While experimenting with building a simple Twitter clone in Postgres, I found that I needed a way to parse hashtags and mentions from tweets like:

#example tweet - #testing with @postgresql

Imagine that we have a table called tweets defined with the following structure:

CREATE TABLE tweets (  
  id        uuid PRIMARY KEY NOT NULL DEFAULT uuid_generate_v4(),
  post      text NOT NULL,
  hashtags  text[] NOT NULL DEFAULT '{}',
  mentions  text[] NOT NULL DEFAULT '{}'
);

Wouldn't it be nice if the hashtag and mention tokens were automatically parsed when we INSERT posts into the tweets table like the following:

INSERT INTO tweets (post)  
VALUES ('#example tweet - #testing with @postgresql');

SELECT * FROM tweets;

                   id                  |                     post                   |      hashtags     |   mentions
---------------------------------------+--------------------------------------------+-------------------+--------------
 e133820e-7329-4852-b40b-6e9b7e2fa69d  | #example tweet - #testing with @postgresql | {example,testing} | {postgresql}
(1 row)

It turns out that this is pretty easy to achieve with Postgres! First we need to define a function to parse tokens from content and return an array of text.

CREATE FUNCTION parse_tokens(content text, prefix text)  
  RETURNS text[] AS $$
    DECLARE
      regex text;
      matches text;
      subquery text;
      captures text;
      tokens text[];
    BEGIN
      regex := prefix || '(\S+)';
      matches := 'regexp_matches($1, $2, $3) as captures';
      subquery := '(SELECT ' || matches || ' ORDER BY captures) as matches';
      captures := 'array_agg(matches.captures[1])';

      EXECUTE 'SELECT ' || captures || ' FROM ' || subquery
      INTO tokens
      USING LOWER(content), regex, 'g';

      IF tokens IS NULL THEN
        tokens = '{}';
      END IF;

      RETURN tokens;
    END;
  $$ LANGUAGE plpgsql STABLE;

Let's test it out by parsing hashtags from a tweet:

SELECT parse_tokens('#example tweet - #testing with @postgresql', '#');

       tokens
-------------------
 {example,testing}
 (1 row)

Parsing mentions from a tweet is just as simple:

SELECT parse_tokens('#example tweet - #testing with @postgresql', '@');

    tokens
--------------
 {postgresql}
 (1 row)

Now that our parse_tokens function is working, we need to define some triggers to parse hashtags and mentions when a tweet record is inserted or updated.
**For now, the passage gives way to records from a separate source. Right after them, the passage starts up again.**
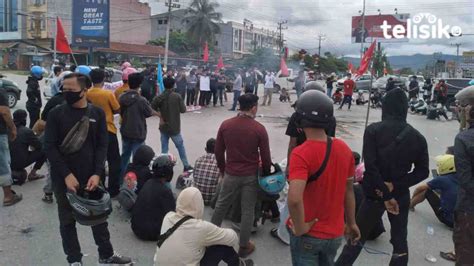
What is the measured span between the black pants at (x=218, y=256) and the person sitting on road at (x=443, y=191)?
298 cm

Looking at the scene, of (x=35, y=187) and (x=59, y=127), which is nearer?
(x=59, y=127)

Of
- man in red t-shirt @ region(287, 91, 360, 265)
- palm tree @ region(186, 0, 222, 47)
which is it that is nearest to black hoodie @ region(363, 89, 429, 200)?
man in red t-shirt @ region(287, 91, 360, 265)

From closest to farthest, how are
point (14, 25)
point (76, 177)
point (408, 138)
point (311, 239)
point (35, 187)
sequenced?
point (311, 239) → point (408, 138) → point (76, 177) → point (35, 187) → point (14, 25)

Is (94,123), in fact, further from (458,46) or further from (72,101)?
(458,46)

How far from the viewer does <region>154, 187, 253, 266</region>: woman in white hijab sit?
3.23 meters

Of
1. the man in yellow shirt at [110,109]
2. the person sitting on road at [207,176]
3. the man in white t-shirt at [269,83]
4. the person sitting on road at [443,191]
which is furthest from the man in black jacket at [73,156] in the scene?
the man in white t-shirt at [269,83]

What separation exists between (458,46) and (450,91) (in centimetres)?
7323

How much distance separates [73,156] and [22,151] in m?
3.32

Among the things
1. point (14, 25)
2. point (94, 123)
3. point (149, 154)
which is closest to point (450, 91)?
point (149, 154)

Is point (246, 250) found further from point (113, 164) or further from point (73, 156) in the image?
point (113, 164)

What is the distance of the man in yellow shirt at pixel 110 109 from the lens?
5500mm

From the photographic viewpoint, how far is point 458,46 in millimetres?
86625

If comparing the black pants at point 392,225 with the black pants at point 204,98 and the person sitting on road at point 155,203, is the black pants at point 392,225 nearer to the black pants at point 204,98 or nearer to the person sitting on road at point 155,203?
the person sitting on road at point 155,203

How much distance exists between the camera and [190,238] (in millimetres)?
3266
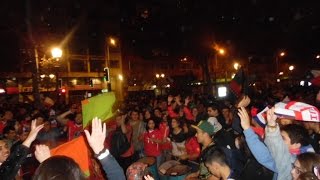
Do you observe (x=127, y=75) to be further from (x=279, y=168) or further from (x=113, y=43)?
(x=279, y=168)

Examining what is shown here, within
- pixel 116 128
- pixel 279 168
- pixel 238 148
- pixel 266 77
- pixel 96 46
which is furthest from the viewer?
pixel 96 46

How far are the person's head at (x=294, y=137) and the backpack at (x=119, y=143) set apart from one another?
525 centimetres

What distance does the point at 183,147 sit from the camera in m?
9.06

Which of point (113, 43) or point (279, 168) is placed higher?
point (113, 43)

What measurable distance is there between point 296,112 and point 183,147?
15.1 ft

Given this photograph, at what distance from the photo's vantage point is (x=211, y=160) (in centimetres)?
433

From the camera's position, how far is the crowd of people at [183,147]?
3502 millimetres

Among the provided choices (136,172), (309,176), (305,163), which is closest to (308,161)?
(305,163)

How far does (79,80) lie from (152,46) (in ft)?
44.1

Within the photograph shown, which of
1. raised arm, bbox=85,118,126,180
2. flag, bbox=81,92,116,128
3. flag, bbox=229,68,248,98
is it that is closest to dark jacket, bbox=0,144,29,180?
flag, bbox=81,92,116,128

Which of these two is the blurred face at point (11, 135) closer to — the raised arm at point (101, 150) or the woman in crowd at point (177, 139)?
the woman in crowd at point (177, 139)

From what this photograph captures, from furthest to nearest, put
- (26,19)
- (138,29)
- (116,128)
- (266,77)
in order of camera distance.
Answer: (138,29) < (266,77) < (26,19) < (116,128)

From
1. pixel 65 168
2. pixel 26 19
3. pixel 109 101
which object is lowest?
pixel 65 168

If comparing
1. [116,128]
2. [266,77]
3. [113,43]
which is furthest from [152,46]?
[116,128]
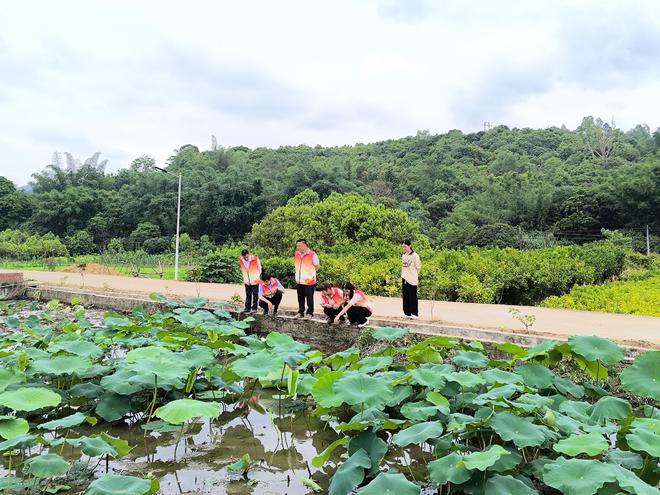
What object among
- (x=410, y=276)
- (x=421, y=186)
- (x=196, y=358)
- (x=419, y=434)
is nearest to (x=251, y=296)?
(x=410, y=276)

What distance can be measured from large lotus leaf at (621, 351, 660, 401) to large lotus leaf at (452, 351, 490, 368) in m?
1.27

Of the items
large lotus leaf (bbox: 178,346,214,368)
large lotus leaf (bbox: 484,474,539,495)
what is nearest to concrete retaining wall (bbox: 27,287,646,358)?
large lotus leaf (bbox: 178,346,214,368)

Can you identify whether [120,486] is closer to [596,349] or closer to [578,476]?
[578,476]

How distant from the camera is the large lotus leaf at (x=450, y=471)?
10.6ft

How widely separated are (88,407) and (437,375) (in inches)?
127

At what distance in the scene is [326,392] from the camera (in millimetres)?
4125

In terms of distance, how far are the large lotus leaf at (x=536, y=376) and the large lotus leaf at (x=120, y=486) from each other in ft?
10.2

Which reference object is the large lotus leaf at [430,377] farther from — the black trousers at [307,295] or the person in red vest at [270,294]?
the person in red vest at [270,294]

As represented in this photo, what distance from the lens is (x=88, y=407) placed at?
5.19m

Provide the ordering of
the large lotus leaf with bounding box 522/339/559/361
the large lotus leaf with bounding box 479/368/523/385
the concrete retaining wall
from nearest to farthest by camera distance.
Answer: the large lotus leaf with bounding box 479/368/523/385 < the large lotus leaf with bounding box 522/339/559/361 < the concrete retaining wall

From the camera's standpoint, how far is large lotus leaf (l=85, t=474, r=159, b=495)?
9.81 ft

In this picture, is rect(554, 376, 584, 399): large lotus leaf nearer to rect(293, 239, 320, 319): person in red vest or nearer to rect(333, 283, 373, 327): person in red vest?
rect(333, 283, 373, 327): person in red vest

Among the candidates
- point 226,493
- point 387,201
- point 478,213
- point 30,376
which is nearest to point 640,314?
point 226,493

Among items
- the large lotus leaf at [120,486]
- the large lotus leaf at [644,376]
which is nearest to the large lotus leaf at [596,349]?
the large lotus leaf at [644,376]
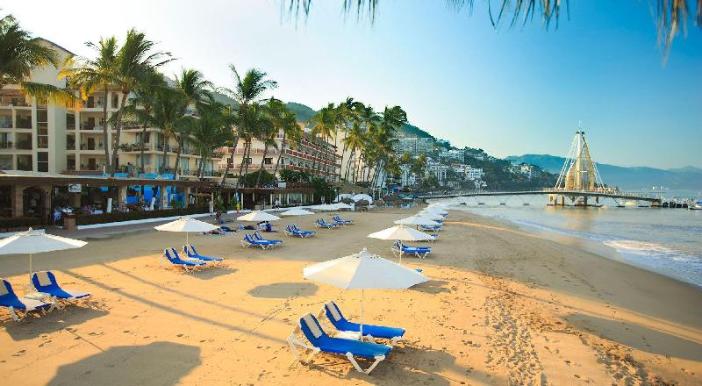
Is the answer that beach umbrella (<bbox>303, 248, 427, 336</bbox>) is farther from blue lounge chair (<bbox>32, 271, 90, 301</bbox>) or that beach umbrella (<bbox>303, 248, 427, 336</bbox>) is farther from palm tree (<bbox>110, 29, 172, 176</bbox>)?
palm tree (<bbox>110, 29, 172, 176</bbox>)

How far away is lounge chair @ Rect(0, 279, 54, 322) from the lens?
8.17 metres

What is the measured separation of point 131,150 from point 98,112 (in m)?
5.09

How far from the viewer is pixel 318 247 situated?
20203 mm

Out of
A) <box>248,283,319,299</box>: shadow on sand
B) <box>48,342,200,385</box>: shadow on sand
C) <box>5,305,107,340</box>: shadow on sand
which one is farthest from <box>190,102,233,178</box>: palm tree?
<box>48,342,200,385</box>: shadow on sand

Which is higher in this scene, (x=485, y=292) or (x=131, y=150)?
(x=131, y=150)

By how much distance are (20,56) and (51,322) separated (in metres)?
18.0

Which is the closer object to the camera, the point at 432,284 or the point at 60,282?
the point at 60,282

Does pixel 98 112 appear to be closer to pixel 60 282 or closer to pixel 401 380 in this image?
pixel 60 282

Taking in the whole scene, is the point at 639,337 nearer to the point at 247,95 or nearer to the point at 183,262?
the point at 183,262

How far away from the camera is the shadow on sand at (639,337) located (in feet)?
27.5

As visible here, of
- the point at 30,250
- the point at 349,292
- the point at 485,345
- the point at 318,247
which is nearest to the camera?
the point at 485,345

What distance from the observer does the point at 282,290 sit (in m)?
11.4

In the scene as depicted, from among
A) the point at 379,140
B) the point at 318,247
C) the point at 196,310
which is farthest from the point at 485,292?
the point at 379,140

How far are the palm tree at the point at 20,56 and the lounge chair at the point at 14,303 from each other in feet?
54.2
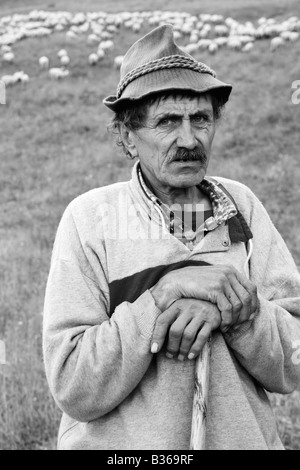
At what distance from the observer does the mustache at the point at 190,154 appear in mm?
2236

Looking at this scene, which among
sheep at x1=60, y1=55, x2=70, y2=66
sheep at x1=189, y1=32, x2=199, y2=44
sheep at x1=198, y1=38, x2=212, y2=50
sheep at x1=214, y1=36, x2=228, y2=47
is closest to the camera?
sheep at x1=214, y1=36, x2=228, y2=47

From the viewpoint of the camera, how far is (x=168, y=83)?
2.19m

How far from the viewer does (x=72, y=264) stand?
221cm

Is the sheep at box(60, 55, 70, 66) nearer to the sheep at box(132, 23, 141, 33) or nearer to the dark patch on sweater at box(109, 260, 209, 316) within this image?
the sheep at box(132, 23, 141, 33)

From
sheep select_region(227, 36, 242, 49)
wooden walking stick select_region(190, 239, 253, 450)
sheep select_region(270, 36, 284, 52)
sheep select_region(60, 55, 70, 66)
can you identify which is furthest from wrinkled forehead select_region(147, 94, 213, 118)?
sheep select_region(60, 55, 70, 66)

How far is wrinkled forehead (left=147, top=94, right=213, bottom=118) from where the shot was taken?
7.32 feet

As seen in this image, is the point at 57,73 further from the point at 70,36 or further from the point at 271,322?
the point at 271,322

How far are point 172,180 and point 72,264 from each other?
1.60ft

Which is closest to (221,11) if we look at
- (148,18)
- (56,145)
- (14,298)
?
(148,18)

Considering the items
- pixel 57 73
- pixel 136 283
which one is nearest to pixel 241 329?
pixel 136 283

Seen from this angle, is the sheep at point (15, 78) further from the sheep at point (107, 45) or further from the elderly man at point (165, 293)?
the elderly man at point (165, 293)

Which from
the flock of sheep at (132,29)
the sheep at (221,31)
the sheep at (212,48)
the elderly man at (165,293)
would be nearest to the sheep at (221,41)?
the flock of sheep at (132,29)

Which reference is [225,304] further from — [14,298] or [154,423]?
[14,298]

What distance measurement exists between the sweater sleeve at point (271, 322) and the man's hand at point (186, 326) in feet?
0.45
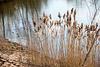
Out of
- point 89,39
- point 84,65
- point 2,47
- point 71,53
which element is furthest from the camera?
point 2,47

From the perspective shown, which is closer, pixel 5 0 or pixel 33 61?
pixel 33 61

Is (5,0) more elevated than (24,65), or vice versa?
(5,0)

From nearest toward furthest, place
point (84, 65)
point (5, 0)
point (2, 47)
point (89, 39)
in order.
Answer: point (89, 39)
point (84, 65)
point (2, 47)
point (5, 0)

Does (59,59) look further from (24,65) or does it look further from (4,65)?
(4,65)

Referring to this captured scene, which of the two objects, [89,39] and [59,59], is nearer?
[89,39]

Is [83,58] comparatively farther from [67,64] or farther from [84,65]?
[67,64]

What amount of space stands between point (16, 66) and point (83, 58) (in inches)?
43.9

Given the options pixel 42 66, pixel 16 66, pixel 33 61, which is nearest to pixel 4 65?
pixel 16 66

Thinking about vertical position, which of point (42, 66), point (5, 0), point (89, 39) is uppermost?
point (5, 0)

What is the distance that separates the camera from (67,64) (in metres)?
1.97

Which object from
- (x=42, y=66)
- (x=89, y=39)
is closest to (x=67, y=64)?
(x=42, y=66)

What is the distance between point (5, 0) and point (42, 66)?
12069 mm

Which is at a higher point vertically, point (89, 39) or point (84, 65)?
point (89, 39)

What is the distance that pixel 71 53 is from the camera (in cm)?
190
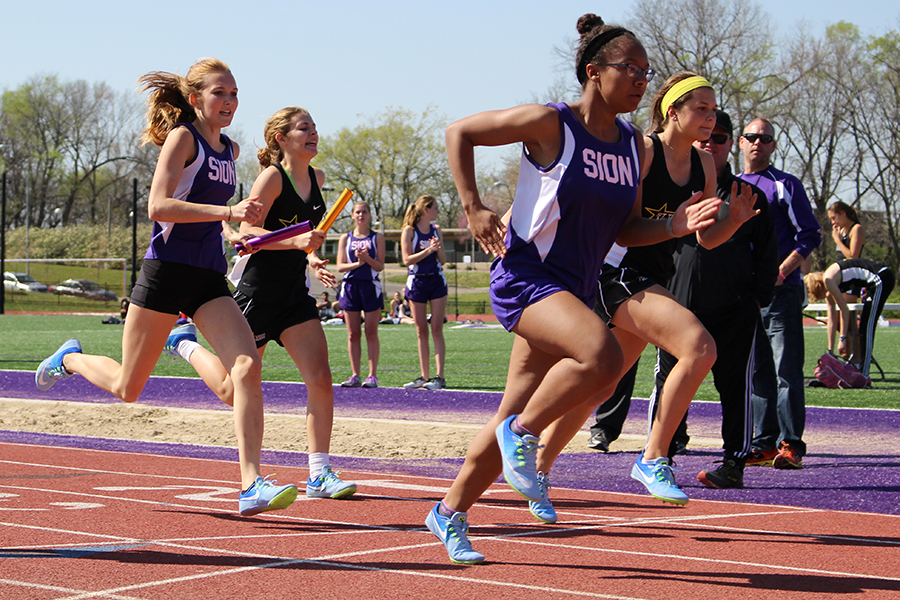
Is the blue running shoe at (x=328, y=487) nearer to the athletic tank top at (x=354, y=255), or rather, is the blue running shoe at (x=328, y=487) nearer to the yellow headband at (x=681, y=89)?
the yellow headband at (x=681, y=89)

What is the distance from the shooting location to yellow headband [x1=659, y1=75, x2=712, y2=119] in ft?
17.8

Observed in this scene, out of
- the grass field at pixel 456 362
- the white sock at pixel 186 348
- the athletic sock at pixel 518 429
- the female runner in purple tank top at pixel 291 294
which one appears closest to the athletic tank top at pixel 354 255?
the grass field at pixel 456 362

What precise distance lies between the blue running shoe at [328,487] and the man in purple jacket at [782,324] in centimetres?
293

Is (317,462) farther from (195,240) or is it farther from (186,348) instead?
(195,240)

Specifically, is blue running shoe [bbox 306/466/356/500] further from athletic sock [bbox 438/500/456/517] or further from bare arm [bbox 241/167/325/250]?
athletic sock [bbox 438/500/456/517]

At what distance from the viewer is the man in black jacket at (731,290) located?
634 cm

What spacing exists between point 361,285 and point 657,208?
7023mm

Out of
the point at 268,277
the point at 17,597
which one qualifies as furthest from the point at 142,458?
the point at 17,597

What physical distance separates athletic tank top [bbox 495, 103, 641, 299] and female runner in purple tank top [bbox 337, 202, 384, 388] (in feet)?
26.0

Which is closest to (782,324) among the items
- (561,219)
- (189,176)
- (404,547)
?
(561,219)

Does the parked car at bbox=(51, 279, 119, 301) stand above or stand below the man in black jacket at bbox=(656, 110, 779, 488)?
below

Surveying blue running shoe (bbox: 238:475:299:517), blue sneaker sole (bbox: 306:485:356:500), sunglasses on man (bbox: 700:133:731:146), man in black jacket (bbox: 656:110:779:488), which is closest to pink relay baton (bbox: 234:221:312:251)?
blue running shoe (bbox: 238:475:299:517)

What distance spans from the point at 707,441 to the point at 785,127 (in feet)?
145

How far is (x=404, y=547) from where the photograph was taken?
4336 millimetres
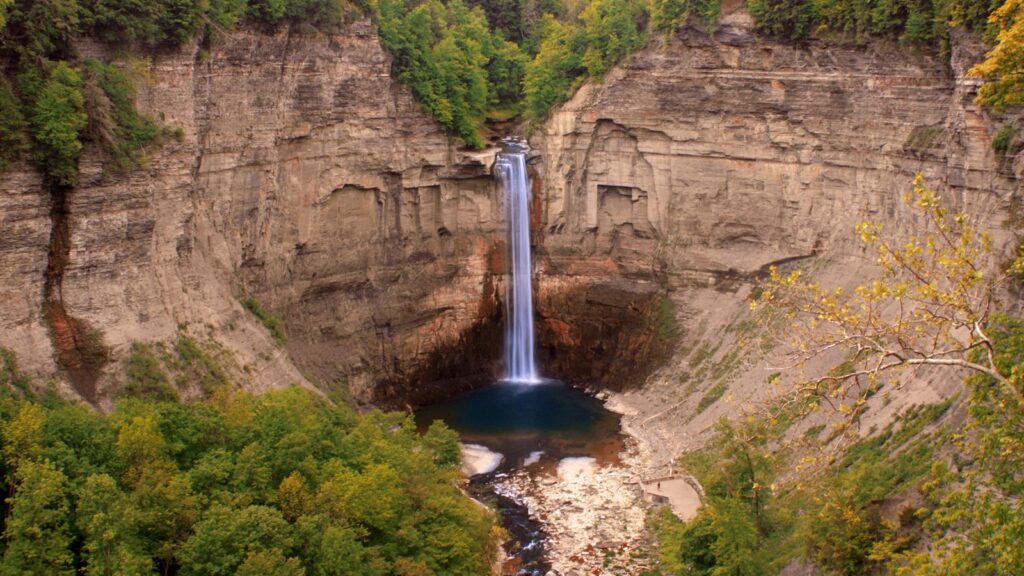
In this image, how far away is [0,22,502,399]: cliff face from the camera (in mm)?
35406

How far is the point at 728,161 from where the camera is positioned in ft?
180

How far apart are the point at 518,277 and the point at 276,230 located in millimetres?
16177

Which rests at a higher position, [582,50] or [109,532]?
[582,50]

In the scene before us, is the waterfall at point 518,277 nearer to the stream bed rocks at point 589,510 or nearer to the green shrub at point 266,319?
the stream bed rocks at point 589,510

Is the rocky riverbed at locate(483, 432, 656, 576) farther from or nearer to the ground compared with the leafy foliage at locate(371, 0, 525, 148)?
nearer to the ground

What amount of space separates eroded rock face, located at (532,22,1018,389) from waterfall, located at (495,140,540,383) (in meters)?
1.05

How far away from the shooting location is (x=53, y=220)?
115 feet

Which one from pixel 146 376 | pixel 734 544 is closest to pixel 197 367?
pixel 146 376

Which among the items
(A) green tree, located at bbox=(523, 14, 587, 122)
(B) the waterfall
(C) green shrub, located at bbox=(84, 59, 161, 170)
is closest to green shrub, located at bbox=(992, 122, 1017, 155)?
(A) green tree, located at bbox=(523, 14, 587, 122)

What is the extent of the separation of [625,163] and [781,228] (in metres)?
9.58

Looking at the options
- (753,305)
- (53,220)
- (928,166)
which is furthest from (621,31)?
(753,305)

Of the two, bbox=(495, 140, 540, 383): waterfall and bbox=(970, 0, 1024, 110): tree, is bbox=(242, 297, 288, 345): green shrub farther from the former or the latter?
bbox=(970, 0, 1024, 110): tree

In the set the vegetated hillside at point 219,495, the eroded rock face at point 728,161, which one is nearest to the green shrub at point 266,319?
the vegetated hillside at point 219,495

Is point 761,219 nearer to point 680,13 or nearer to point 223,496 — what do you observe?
point 680,13
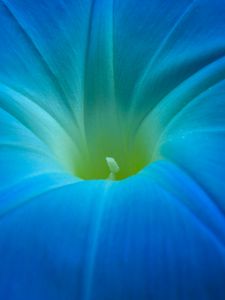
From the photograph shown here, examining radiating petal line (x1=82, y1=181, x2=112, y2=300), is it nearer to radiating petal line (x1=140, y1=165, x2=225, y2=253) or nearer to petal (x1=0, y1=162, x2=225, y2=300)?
petal (x1=0, y1=162, x2=225, y2=300)

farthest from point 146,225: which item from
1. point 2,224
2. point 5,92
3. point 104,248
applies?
point 5,92

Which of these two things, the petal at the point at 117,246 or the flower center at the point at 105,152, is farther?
the flower center at the point at 105,152

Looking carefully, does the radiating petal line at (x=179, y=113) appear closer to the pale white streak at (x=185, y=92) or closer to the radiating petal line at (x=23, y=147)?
the pale white streak at (x=185, y=92)

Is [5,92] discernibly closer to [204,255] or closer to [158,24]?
[158,24]

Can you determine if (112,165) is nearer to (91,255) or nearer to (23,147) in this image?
(23,147)

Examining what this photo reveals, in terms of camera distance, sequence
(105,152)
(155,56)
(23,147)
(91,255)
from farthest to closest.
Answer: (105,152) < (155,56) < (23,147) < (91,255)

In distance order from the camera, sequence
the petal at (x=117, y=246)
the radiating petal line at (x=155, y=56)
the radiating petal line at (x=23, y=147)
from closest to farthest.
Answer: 1. the petal at (x=117, y=246)
2. the radiating petal line at (x=23, y=147)
3. the radiating petal line at (x=155, y=56)

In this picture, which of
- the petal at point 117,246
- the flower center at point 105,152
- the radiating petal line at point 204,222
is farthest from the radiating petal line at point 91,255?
the flower center at point 105,152

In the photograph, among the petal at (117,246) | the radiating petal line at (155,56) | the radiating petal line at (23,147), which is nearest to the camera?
the petal at (117,246)

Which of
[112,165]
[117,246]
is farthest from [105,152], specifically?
[117,246]
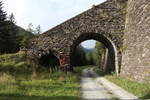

CREATE TRIGGER parse_hashtags  
  BEFORE INSERT OR UPDATE ON tweets
  FOR EACH ROW EXECUTE PROCEDURE parse_hashtags_from_post();

CREATE FUNCTION parse_hashtags_from_post()  
  RETURNS trigger AS $$
    BEGIN
      NEW.hashtags = parse_tokens(NEW.post, '#');
      RETURN NEW;
    END;
  $$ LANGUAGE plpgsql;

CREATE TRIGGER parse_mentions  
  BEFORE INSERT OR UPDATE ON tweets
  FOR EACH ROW EXECUTE PROCEDURE parse_mentions_from_post();

CREATE FUNCTION parse_mentions_from_post()  
  RETURNS trigger AS $$
    BEGIN
      NEW.mentions = parse_tokens(NEW.post, '@');
      RETURN NEW;
    END;
  $$ LANGUAGE plpgsql;

Now when we create or update tweets the hashtags and mentions fields are automatically updated! This whole process was pretty fun and interesting to get working. I look forward to attempting to push even more logic down into Postgres!